__Actions demandées__:
1) Veuillez reproduire fidèlement le passage du texte sur le corps sans organes qui s'ouvre sur les mots contenant « Le CsO est une » et s'achève sur « non par l’organisme. ».
2) Dans le texte sur le corps sans organes, relevez toutes les sortes de machines nommées dans la phrase qui commence par « Car dans la nature ».

Petite définition d’un corps sans organes d’après Deleuze (source Wikipédia) :

Le corps-sans-organe est un concept développé par Gilles Deleuze et Félix Guattari dans leurs œuvres communes : L’Anti-Œdipe et Mille plateaux.

Pour comprendre le corps-sans-Organe (CsO) il est important de saisir la définition deleuzienne du désir. Dès l’Anti-Œdipe (en 1972), Deleuze remet en cause la conception psychanalytique du désir. Selon lui le désir n’est pas une scène de théâtre mais une usine qui produit sans cesse, qui crée des agencements, qui est cause de déterritorialisation et de reterritorialisation. Le désir compris comme usine nous permet dès lors de concevoir les machines désirantes. Car dans la nature et dans tout corps il n’y a que des dispositifs machiniques, une multiplicité de machines, machine désirante, mais aussi machine-organe, machine-énergie. Deleuze unit l’homme et la nature au travers d’un processus couplant les machines : « L’homme et la nature produisent l’un dans l’autre ».

Le CsO est une production du désir, il s’oppose à l’organisme que nous font les machines désirantes. Le corps souffre de ne pas avoir d’autre organisation, ou pas d’organisation du tout… Le CsO est un corps sans image, une anti-production, mais il est inévitable parce qu’il nous pénètre sans cesse, et sans cesse nous le pénétrons. Le CsO est un programme, une expérimentation et non un fantasme. Produit comme un tout à côté de parties auquel il s’ajoute, le CsO s’oppose à l’organisme. Car c’est par le corps, et par les organes, que le désir passe et non par l’organisme.

__Matériel fourni__:
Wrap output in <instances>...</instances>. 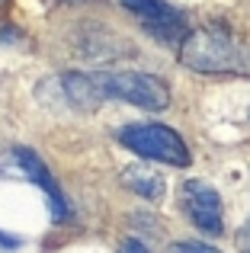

__Résultats obtenus__:
1)
Le CsO est une production du désir, il s’oppose à l’organisme que nous font les machines désirantes. Le corps souffre de ne pas avoir d’autre organisation, ou pas d’organisation du tout… Le CsO est un corps sans image, une anti-production, mais il est inévitable parce qu’il nous pénètre sans cesse, et sans cesse nous le pénétrons. Le CsO est un programme, une expérimentation et non un fantasme. Produit comme un tout à côté de parties auquel il s’ajoute, le CsO s’oppose à l’organisme. Car c’est par le corps, et par les organes, que le désir passe et non par l’organisme.

2)
machine désirante
machine-organe
machine-énergie